In this study, the researchers sought to examine how “change in self-selected protein intake during calorie restriction (CR) alters diet quality and lean body mass (LBM).”
The study used pooled data from multiple trials and included participants who met specific eligibility criteria. The researchers evaluated 207 adults before and during six months of diets that restricted calorie intake.
All participants were overweight or obese. All participants underwent a weight loss intervention that lasted six to twelve months. All had weekly counseling sessions for the first eight weeks and follow-up visits with a registered dietitian nutritionist.
The researchers assessed both body composition via dual-energy X-ray absorptiometry and dietary intake. They also looked at components such as protein sources and diet quality. Based on intake data, they divided the participants into two groups: lower and higher protein intake.
study author Dr. Sue Formsprofessor in the Department of Nutritional Sciences at Rutgers University-New Brunswick, said MNT: “In the design of this study, we divided the participants in half based on the amount of protein they consumed during the 6 months of weight loss.”
The researchers found that the amount of weight loss was similar for both groups. However, among the high-protein group, there was less loss of lean body mass.
Participants in the high-protein group also made healthier food choices, such as higher intake of green vegetables and decreased consumption of refined grains and added sugar.
Prof. Shapses explained:
“A surprising aspect of this study is that while all subjects were instructed to consume sufficient protein and a healthy diet during the weight loss trial, it was unexpected that those who ate less protein had less desirable results.”
“We found that those who ate less protein also ate lower quality foods (such as more refined grains and added sugar and fewer green vegetables).”
— Dr.
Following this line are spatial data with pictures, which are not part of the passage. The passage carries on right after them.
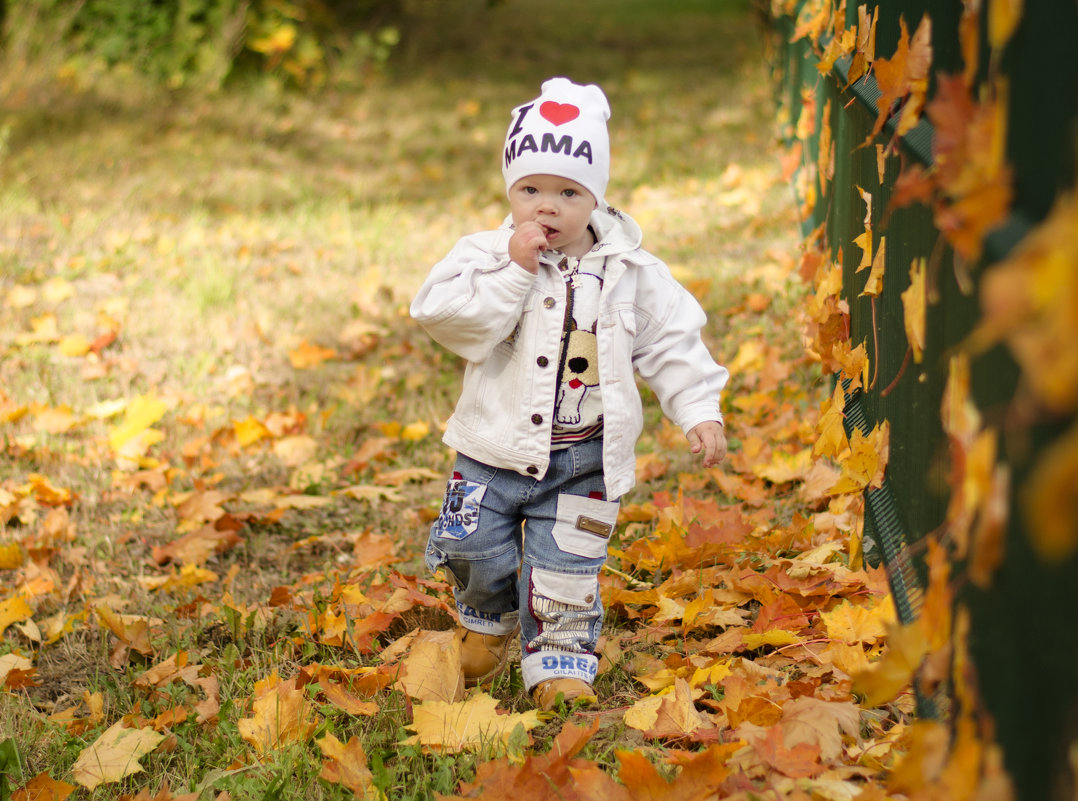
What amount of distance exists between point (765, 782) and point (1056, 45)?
47.6 inches

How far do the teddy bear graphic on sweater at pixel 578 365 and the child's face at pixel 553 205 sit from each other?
0.12 meters

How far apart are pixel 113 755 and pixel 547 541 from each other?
3.09ft

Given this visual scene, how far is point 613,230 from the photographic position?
240 cm

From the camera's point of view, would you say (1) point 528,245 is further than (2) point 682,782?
Yes

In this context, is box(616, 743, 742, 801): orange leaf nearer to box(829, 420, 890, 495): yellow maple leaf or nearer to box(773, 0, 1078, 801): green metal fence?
box(773, 0, 1078, 801): green metal fence

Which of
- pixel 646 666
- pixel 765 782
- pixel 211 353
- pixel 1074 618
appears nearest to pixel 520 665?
pixel 646 666

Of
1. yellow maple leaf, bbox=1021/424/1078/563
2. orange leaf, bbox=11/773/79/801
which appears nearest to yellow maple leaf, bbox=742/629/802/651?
orange leaf, bbox=11/773/79/801

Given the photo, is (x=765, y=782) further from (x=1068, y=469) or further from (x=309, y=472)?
(x=309, y=472)

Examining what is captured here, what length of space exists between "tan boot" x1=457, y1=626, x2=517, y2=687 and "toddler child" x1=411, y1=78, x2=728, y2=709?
0.14 m

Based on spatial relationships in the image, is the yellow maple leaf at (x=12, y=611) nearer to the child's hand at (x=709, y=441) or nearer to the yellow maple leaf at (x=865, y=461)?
the child's hand at (x=709, y=441)

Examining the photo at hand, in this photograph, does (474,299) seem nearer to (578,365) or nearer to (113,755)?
(578,365)

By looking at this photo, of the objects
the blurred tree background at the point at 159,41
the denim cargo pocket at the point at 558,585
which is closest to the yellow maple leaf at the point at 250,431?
the denim cargo pocket at the point at 558,585

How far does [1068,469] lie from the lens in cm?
73

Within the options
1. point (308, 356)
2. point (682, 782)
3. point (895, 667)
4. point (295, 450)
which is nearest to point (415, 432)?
point (295, 450)
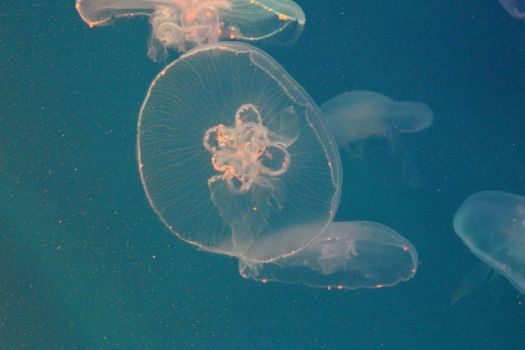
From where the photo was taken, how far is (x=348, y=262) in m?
4.48

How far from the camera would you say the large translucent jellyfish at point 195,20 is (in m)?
3.95

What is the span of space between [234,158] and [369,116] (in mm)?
1327

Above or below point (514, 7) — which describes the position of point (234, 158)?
below

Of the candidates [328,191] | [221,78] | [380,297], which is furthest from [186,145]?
[380,297]

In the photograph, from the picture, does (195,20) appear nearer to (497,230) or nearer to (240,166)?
(240,166)

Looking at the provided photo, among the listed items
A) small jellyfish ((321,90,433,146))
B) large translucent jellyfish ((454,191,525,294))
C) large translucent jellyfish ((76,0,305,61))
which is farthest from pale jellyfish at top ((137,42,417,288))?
large translucent jellyfish ((454,191,525,294))

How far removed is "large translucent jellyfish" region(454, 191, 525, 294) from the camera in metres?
4.50

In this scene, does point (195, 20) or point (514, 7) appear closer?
point (195, 20)

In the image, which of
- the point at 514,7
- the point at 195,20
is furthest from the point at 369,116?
the point at 195,20

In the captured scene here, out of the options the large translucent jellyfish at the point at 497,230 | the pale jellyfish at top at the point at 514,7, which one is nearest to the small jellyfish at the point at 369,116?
the large translucent jellyfish at the point at 497,230

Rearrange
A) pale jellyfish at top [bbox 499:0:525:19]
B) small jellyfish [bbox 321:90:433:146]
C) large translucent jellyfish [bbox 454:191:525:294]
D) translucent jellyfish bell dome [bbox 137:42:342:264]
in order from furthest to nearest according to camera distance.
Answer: large translucent jellyfish [bbox 454:191:525:294] < small jellyfish [bbox 321:90:433:146] < pale jellyfish at top [bbox 499:0:525:19] < translucent jellyfish bell dome [bbox 137:42:342:264]

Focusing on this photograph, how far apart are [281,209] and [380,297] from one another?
121 cm

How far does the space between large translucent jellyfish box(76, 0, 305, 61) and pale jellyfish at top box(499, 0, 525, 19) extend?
1584 millimetres

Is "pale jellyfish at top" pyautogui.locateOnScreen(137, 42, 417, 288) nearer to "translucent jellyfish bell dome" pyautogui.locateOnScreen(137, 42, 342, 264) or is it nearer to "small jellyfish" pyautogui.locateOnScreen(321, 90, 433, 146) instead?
"translucent jellyfish bell dome" pyautogui.locateOnScreen(137, 42, 342, 264)
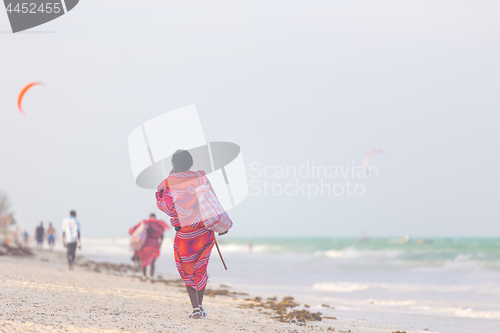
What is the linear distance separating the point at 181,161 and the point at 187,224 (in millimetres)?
695

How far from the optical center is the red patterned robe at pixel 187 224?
17.2 ft

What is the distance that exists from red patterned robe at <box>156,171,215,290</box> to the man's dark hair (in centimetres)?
6

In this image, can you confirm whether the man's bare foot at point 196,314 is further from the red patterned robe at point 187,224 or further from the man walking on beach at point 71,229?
the man walking on beach at point 71,229

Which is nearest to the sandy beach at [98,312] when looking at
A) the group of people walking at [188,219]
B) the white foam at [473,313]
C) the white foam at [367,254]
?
the group of people walking at [188,219]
Sue Formas
Overall, this study indicates that increasing the protein component of the diet may be beneficial for people working to lose weight. However, it has some limitations.
For example, participants self-reported their dietary intake, so there is potential for errors in data collection. However, participants were given advice on how to record food intake and food intake data collection was done at multiple intervals, which decreased the risk of errors.
In addition, the type of protein can also affect the benefits. In this study, much of the protein the participants consumed came from lean meat or plant sources. The study authors note that the study included primarily white women and was completed in a primary location, so the results may not necessarily be generalizable.
The methods the researchers used to measure lean body mass also did not differentiate between organ mass and muscle mass. Therefore, we cannot assume that the loss of lean body mass in the lower protein group is solely due to loss of muscle mass.
As research in this area advances, more people may choose to incorporate healthy protein options into their diets as they work toward healthy weight levels. This concept and ongoing research may also help people maintain lean body mass, even when looking to lose weight.
Professor Shapses noted:
“At any time, greater LBM loss is not a good outcome, but it is particularly unfavorable for middle-aged and older people trying to lose weight for health reasons.”
“The higher-protein group lost as much fat as the lower-protein group, but was able to minimize LBM loss (suggesting attenuated loss of muscle mass),” he emphasized.
Dr. Kalea said that there were still knowledge gaps to fill in this area of research.
“We have made progress in understanding the quality and digestibility aspects of protein, but we need to better understand how to preserve LBM when we restrict energy for weight loss, we need to understand whether a combination of different protein sources within a dietary pattern affects LBM, and how to customize our interventions and efficiently define sufficient intake for each individual,” he said.